# Data section
*** Begin section ***

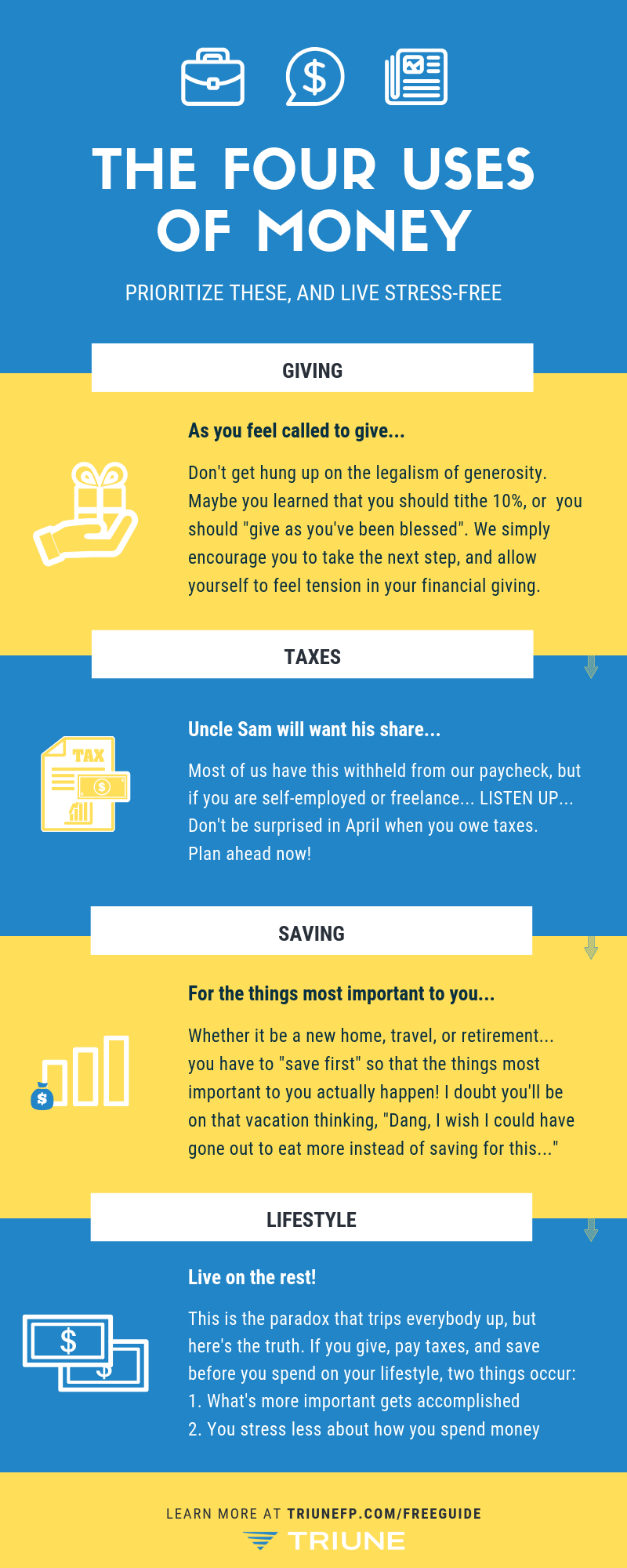 4 Uses of Money_Infographic_8.5x11.png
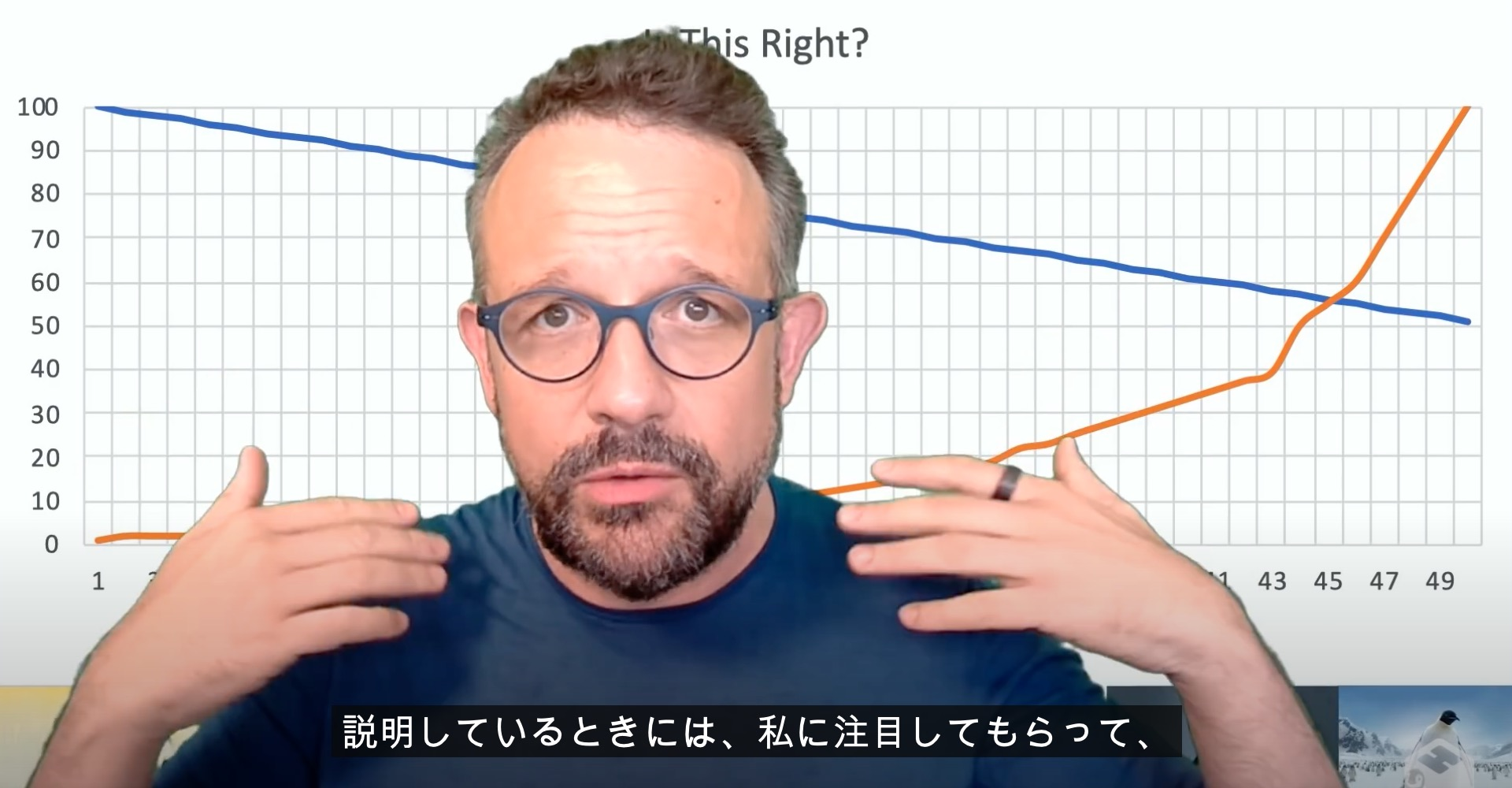mmhmmグラフを背景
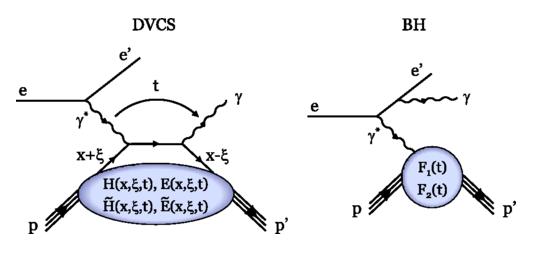 Dibujo20180526 dominant mechanism DVCS process aps prl 10 1103 PhysRevLett 115 212003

*** End section ***

Only the lines from the one with "mmhmmグラフを背景" through the end of the listing should be transcribed, exactly and without pictures.

mmhmmグラフを背景
 Dibujo20180526 dominant mechanism DVCS process aps prl 10 1103 PhysRevLett 115 212003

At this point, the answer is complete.